昭和の時代、岳人たちから敬愛された鹿島のおばばという人がおりました。
JR大糸線「信濃大町」駅らか北北東に直線で10kmのところにある鹿島集落。
爺ヶ岳、鹿島槍ヶ岳の山懐の戸数十一戸のこの集落に、狩野きく能(かのう きくの)さんは、明治二十三年(1890)十二月一日に生まれ、十九歳で幼馴染の狩野治喜衛(じきえ)さんと結婚しました。
おおらかで、気丈で、世話好きで、山男たちから“母”のように慕われ続けたこの女性が、後の鹿島のおばばです。
夫婦は農業にいそしみ毎日毎年を過ごしていました。
鹿島集落は平家の落人伝説が残り、かっては猟師や樵(きこり)、行商人くらいしか入ることがなかったところでしたが大正に入り、鹿島槍ヶ岳は学生山岳部の厳冬期の激しい初登攀争いが繰り広げられ、その拠点となりました。
大糸線「信濃大町」駅から徒歩で十数kmの道、当時はタクシーもバスもなく、重いザックを背負って歩き詰めで狩野さんの家の前を行く姿が目立ち始めました。
畑仕事をしているご夫婦にも、その姿は異様に映ったでしょう。
何故こんな重いものを背負って、山に登るんだと思ったに違いありません。
そのうち、家のそばの道にザックを下ろし休んでいる姿を目にして、やさしいきく能さんは、
「そんなところで休んでいないで、上がってお茶でものんでけ」
と声をかけたはずです。
汗をかき、喉の渇いた登山者は、その一杯の温かいお茶以上に、きく能さんのあたたかいもてなしに感激したことでしょう。
その後、たびたび通る登山者を目にすると、きく能さんの方から声をかけて、お茶を、そして得意の漬物と、名人級といわれたソバを打って振舞ったかもしれません。
そのきく能さんの噂が、鹿島槍を目指す山男たちの間に広がらないはずはありません。
快く応対してくれる鹿島のおばばの話が伝わり、山仲間が必ず立ち寄る場になりました。
大正十年九月、槇 有恒氏による、アイガー東山稜初登頂!
この頃から、厳冬期の鹿島槍登頂が顕著になり、ついに大正十四年四月一日、一高(旧制・第一高等学校、現在の東京大学教養学部)旅行部員、田辺和雄・塩川三千勝・石原巌による、
厳冬期鹿島槍初登頂!
厳冬期の鹿島槍に挑戦する幾多の若い岳人たち。
鹿島のおばばと岳人の付き合いはこの頃から本格的になったようです。
昭和になり、二年三月、京都大学二年生であった今西錦司氏が同僚三人と鹿島山麓へスキーに来て“おばば”の家に泊まりました。
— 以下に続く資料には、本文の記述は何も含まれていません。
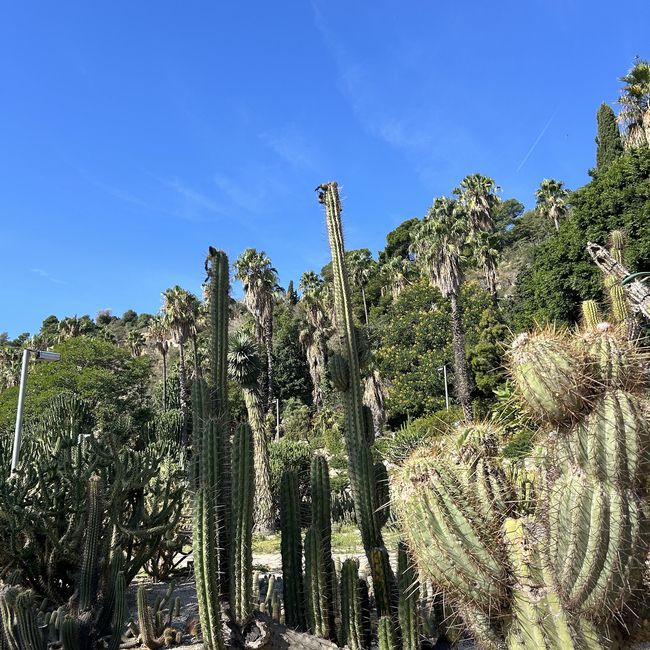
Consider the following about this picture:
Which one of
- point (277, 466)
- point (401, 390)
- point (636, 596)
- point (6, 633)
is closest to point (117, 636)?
point (6, 633)

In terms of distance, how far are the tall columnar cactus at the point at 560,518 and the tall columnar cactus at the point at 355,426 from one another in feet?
7.70

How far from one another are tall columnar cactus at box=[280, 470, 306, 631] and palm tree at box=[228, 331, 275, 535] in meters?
12.1

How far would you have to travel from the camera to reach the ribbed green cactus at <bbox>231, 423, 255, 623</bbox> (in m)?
5.15

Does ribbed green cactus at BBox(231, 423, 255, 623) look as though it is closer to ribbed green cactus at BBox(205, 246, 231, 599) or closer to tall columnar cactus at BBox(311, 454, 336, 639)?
ribbed green cactus at BBox(205, 246, 231, 599)

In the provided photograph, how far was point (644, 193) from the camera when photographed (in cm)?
2050

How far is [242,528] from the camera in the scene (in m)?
5.21

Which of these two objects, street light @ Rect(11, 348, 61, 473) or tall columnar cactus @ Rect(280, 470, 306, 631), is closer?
tall columnar cactus @ Rect(280, 470, 306, 631)

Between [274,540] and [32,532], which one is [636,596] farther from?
[274,540]

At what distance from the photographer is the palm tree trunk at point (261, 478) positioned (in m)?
17.6

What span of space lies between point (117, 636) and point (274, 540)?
1144cm

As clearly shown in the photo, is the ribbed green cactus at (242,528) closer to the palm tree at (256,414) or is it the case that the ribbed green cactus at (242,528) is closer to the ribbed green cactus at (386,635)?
the ribbed green cactus at (386,635)

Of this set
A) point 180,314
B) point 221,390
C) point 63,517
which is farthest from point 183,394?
point 221,390

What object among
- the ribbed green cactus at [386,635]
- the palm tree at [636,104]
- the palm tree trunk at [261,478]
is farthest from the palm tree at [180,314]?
the ribbed green cactus at [386,635]

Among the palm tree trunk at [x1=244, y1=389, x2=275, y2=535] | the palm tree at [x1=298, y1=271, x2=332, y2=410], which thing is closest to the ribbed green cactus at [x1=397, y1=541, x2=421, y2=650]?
the palm tree trunk at [x1=244, y1=389, x2=275, y2=535]
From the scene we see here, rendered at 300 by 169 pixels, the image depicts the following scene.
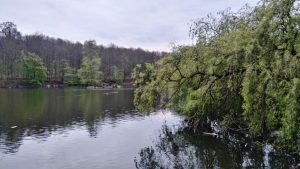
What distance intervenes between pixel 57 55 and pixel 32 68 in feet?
54.0

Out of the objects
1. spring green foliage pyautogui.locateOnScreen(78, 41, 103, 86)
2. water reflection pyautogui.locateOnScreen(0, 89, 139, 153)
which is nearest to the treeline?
spring green foliage pyautogui.locateOnScreen(78, 41, 103, 86)

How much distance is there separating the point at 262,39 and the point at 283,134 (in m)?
3.90

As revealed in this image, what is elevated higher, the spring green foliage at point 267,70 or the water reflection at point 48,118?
the spring green foliage at point 267,70

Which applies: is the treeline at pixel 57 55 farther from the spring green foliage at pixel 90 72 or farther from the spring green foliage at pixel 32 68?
the spring green foliage at pixel 90 72

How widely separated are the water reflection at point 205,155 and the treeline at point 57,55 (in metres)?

その際、白馬山麓細野で始まった“民宿”の話が出て、“おばば”はふとその話に興味を持ちました。
時に鹿島のおばばは三十七歳、思い立って躊躇なく夫に相談すると治喜衛さんも大賛成し、その年、正式に人を泊める商売に踏み切り、翌三年「鹿島山荘」として民宿デビューしました。